147.    DESTITUCIÓN  DE  NASUTION

      El Teniente General Nasution, jefe del movimiento revolucionario indonés por razones jerárquicas, habría podido ser un valioso elemento revolucionario si hubiera logrado substraerse a la enfermiza influencia que el Presidente Sukarno ejercía sobre él. Pero esto resultaba superior a él mismo. Pensaba —lo sentía sinceramente— que Indonesia era un país libre y soberano gracias al exclusivo esfuerzo de Sukarno.
    ¿Qué podría importar que Sukarno hubiera tenido cinco mujeres y hubiera sido un desordenado administrador, si la inde­pendencia de Indonesia —potencialmente el cuarto país de la Tierra— se debía exclusivamente a Sukarno?
    Destruir políticamente a Sukarno en sus últimos años de vida, le resultaba a Nasution tan desleal e injusto como si los hijos de un hombre que hubiera ganado una colosal fortuna pretendieran declararle incapaz de seguir administrándola porque en sus últimos años dilapidara una pequeña parte de esa colosal fortuna que sólo él había amasado.
    Nasution consideraba que luego de haberse desarmado a Sukarno podía reconocérsele el derecho de vivir en paz. No se le ocurría pensar que Sukarno podría repetir, con mejor suerte, su intento de eliminarles a él —Nasution— y a Suharto. No pensaba que, en ese caso, Indonesia habría de ser la la única víctima de una eventual resurrección política de Sukarno oue le permitiera reactualizar sus pactos con Mao Tse Tung.
    Pero así como Sukarno era el padre de Indonesia, Nasution era el padre del ejército indonés.
    El ejército sentía por Nasution, el honesto, intachable Nasu­tion, la misma profunda devoción que el pueblo indonés sentía por Sukarno. Era preciso tener con Nasution los mismos cuidados que debían de tenerse con Sukarno.
    La función de gobierno, inevitablemente agresiva, aún en época de bonanza, obliga a echar la conciencia a los mil diablos cuando se cruzan contingencias decisivas.
    La prueba cotidiana, de progresiva dureza; es un simple test diario de capacitación que el hombre de gobierno tiene el deber de resolver sin concesiones sentimentales.
    Suharto y CÍA decidieron desplazar a Nasution.
    Resultó tarea fácil para los hombres de Suharto convencer a sus camaradas de armas que el Ejército debía reclamar del Poder Ejecutivo que pusiera al Partido Comunista indonés fuera de la ley.
    También resultó fácil que esta patriótica aspiración se con­virtiera en un verdadero clamor.

*Ítems del conjunto*:
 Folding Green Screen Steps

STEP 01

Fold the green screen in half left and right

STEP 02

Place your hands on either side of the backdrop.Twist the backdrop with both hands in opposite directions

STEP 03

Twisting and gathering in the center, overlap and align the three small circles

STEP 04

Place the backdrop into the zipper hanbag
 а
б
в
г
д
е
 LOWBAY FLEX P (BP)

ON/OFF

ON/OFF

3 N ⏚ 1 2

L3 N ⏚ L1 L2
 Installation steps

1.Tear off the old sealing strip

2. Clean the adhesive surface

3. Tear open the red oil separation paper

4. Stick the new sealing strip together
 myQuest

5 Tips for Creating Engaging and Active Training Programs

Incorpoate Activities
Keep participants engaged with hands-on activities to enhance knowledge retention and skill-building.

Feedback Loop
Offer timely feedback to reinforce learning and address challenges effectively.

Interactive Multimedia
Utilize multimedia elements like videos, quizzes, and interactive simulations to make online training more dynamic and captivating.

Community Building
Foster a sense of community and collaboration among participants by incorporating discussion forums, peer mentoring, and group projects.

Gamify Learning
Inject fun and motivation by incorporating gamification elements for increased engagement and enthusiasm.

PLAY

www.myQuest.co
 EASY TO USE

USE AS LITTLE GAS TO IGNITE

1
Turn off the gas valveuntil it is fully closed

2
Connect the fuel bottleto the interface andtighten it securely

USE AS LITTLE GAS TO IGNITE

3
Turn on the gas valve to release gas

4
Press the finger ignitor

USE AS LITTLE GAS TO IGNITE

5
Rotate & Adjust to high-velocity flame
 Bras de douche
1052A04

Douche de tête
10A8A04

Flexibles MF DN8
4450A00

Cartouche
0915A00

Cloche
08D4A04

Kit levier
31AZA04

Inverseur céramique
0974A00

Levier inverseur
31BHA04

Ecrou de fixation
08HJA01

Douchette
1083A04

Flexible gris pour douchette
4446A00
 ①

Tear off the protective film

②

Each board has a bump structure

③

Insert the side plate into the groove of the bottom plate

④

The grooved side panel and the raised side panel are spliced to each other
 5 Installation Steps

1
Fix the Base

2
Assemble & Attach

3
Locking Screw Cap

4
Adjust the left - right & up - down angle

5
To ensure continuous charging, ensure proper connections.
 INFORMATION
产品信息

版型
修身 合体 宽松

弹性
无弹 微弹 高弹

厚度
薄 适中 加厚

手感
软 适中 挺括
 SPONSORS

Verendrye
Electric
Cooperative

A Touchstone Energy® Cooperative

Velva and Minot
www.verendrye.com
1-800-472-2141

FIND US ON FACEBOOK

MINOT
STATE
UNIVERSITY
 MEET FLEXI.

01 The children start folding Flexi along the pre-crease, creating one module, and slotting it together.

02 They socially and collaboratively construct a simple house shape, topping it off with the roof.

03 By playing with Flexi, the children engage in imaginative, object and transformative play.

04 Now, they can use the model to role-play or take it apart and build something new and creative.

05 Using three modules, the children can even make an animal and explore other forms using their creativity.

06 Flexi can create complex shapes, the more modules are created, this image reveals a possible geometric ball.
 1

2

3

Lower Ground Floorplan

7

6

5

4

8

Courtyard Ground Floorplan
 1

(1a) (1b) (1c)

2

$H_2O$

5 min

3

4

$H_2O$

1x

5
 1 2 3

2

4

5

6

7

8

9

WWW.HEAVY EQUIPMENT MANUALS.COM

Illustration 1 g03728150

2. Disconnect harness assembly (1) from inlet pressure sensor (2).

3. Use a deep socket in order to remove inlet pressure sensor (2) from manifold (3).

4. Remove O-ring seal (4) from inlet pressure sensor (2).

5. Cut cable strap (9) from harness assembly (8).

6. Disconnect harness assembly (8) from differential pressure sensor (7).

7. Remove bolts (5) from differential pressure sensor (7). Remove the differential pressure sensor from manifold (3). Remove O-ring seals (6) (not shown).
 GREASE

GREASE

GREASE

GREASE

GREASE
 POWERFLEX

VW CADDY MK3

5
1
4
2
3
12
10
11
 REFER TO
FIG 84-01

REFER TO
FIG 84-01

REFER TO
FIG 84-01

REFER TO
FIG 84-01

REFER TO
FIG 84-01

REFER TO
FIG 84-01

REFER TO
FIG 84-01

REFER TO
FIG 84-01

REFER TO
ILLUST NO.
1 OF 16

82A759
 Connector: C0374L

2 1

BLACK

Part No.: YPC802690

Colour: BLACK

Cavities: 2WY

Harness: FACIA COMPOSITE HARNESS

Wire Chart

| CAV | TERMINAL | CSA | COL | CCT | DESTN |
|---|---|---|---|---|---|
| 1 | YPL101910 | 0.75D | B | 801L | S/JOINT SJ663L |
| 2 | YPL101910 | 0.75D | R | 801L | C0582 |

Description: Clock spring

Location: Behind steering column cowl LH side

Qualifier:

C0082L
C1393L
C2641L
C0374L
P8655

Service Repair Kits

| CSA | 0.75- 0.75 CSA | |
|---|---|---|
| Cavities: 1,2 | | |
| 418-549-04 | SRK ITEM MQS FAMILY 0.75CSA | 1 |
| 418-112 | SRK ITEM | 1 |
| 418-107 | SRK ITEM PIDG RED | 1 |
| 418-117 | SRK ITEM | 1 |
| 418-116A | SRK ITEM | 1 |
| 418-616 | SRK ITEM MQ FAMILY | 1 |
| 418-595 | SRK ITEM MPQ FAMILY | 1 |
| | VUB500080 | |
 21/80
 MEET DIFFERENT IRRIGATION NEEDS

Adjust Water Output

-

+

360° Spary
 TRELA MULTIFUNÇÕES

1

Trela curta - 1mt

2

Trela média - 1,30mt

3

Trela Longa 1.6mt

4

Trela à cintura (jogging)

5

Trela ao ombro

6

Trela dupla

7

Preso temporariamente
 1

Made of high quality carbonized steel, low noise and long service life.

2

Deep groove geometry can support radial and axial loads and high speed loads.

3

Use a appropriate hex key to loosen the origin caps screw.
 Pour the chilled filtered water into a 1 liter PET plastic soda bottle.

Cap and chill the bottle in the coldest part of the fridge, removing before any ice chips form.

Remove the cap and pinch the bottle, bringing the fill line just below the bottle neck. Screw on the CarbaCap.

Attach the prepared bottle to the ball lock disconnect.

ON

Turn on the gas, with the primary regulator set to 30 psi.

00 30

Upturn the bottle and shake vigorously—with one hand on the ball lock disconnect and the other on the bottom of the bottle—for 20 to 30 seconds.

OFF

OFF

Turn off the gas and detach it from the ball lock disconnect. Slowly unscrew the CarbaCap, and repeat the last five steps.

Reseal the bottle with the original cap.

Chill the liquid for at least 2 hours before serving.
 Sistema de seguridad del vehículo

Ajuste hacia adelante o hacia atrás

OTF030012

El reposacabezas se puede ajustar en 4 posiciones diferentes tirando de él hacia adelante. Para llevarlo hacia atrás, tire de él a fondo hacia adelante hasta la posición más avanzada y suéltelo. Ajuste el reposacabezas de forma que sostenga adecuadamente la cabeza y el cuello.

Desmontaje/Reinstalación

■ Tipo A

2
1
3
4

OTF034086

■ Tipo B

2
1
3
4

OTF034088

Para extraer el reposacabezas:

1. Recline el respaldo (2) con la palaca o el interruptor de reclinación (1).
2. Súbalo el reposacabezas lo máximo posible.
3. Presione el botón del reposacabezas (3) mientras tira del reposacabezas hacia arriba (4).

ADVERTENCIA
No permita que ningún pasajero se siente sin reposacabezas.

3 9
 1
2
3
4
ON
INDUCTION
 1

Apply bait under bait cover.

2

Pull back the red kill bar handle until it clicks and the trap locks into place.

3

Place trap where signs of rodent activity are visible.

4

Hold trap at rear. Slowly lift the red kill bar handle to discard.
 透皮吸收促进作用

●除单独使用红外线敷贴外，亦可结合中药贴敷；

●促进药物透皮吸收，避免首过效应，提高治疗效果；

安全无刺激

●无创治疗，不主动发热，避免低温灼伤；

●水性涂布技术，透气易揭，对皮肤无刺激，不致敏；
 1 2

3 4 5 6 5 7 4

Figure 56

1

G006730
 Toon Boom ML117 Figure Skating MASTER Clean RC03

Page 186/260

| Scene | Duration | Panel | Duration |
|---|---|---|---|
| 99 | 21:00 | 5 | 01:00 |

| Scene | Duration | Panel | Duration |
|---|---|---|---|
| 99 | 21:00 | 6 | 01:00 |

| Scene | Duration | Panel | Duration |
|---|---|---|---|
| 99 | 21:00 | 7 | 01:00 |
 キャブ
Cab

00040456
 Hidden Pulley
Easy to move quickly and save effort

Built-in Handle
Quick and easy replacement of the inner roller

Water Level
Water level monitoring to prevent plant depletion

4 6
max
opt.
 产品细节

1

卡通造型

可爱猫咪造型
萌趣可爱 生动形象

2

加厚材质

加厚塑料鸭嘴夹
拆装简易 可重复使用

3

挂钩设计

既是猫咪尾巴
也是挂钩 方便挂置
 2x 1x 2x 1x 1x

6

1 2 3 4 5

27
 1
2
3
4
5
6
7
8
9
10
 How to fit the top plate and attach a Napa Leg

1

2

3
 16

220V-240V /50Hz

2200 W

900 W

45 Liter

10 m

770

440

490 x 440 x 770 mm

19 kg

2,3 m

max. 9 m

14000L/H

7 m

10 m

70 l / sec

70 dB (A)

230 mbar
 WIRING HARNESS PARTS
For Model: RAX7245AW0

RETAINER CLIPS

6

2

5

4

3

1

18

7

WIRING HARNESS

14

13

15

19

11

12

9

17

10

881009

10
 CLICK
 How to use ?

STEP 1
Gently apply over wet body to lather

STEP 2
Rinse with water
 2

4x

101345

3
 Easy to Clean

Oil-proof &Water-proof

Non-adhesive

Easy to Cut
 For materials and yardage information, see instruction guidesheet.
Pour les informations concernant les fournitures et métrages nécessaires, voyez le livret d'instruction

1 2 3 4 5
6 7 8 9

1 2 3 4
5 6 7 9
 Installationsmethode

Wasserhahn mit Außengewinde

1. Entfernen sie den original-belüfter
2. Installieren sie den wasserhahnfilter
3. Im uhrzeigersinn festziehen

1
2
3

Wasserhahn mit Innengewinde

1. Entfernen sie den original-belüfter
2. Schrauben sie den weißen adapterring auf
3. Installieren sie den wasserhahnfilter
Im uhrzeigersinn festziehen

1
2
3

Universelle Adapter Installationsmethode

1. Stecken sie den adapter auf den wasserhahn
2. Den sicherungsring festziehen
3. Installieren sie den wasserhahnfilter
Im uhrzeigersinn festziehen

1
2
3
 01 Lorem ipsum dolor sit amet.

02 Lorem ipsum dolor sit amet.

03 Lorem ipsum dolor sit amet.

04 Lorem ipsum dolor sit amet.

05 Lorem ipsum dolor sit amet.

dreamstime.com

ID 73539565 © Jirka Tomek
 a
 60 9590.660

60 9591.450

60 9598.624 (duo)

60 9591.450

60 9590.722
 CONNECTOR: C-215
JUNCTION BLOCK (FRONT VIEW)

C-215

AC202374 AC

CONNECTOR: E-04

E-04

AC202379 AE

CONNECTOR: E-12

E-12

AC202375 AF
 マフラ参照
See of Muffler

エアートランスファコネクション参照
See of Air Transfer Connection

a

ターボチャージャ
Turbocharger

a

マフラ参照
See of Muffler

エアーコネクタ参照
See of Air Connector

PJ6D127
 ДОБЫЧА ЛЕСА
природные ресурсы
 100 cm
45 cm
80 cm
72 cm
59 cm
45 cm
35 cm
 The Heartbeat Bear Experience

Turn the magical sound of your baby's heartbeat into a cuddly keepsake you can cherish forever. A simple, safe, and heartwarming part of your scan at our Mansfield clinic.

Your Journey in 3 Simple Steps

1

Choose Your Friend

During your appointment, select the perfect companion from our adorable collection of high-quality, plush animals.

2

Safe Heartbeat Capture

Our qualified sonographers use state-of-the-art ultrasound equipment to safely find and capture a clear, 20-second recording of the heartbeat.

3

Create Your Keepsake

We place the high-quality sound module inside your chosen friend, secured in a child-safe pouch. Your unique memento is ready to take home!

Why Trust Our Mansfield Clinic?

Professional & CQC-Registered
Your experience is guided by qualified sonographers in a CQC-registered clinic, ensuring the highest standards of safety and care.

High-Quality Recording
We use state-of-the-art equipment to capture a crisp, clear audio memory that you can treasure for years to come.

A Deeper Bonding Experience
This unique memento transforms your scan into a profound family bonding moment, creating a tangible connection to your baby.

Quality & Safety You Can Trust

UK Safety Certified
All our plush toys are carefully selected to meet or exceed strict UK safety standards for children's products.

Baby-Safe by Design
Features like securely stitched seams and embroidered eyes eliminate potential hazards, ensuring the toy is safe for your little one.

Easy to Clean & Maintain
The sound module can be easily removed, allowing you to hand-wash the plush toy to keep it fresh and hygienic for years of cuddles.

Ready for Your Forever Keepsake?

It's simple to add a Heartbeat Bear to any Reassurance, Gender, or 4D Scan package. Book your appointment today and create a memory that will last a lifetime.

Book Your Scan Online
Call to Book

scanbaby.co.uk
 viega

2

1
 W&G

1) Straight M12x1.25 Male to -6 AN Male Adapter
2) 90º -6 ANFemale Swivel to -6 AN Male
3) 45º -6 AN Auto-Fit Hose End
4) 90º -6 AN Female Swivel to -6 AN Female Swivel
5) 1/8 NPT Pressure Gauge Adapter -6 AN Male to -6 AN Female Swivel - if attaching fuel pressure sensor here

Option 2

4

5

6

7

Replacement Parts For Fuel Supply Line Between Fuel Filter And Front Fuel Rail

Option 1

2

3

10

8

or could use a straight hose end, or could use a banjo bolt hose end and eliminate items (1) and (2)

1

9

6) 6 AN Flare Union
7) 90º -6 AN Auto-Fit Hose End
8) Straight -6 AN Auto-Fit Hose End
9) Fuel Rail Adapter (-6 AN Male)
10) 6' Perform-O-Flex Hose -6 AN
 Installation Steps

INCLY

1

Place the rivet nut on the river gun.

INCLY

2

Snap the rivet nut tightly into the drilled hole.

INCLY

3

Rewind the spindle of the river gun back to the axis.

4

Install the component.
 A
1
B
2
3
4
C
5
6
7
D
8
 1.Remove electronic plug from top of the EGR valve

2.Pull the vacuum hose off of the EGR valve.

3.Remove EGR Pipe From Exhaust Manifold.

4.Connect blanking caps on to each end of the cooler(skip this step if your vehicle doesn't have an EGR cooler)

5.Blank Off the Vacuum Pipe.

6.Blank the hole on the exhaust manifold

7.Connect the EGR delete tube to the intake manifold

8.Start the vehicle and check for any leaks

*Ejercicios por resolver*:
(a) Según el fragmento sobre la destitución de Nasution, ¿por qué era preciso tener con Nasution los mismos cuidados que con Sukarno?
(b) En el fragmento sobre la destitución de Nasution, reproduce el pasaje entre "Resultó tarea fácil" y "fuera de la ley.", ambos incluidos, y cambia "camaradas de armas" por "compañeros de armas".
(c) Continúa el fragmento sobre la destitución de Nasution a partir de donde termina.

*Respuestas*:
(a) El ejército sentía por Nasution la misma profunda devoción que el pueblo indonés sentía por Sukarno. Así como Sukarno era el padre de Indonesia, Nasution era el padre del ejército indonés.

(b)
Resultó tarea fácil para los hombres de Suharto convencer a sus compañeros de armas que el Ejército debía reclamar del Poder Ejecutivo que pusiera al Partido Comunista indonés fuera de la ley.

(c)
    El Ministro de Defensa, absolutamente coincidente, no tuvo inconveniente en hacer suyo ese pedido. Lo hizo por una conceptuosa nota, ampliamente fundada, que puso en manos del Primer Ministro Subandrio.
   En el Gabinete de Sukarno había un hombre "diferente": el Ministro de Economía, Hamengku Buwono, Sultán de Jogjakarta, príncipe javanés de sangre real, descendiente del ya legendario Príncipe Diponegoro, cuyos títulos y posesiones habían sido res­petados por los holandeses. Buwono había cursado estudios uni­versitarios en Holanda y asumido el sultanato en 1940, a la muerte de su padre. Posteriormente, había prestado sincera adhesión a la gesta emancipadora de Sukarno y colaborado con probado desinterés personal al reconocerse la independencia de Indonesia.
    Sukarno recurría permanentemente a su asesoramiento.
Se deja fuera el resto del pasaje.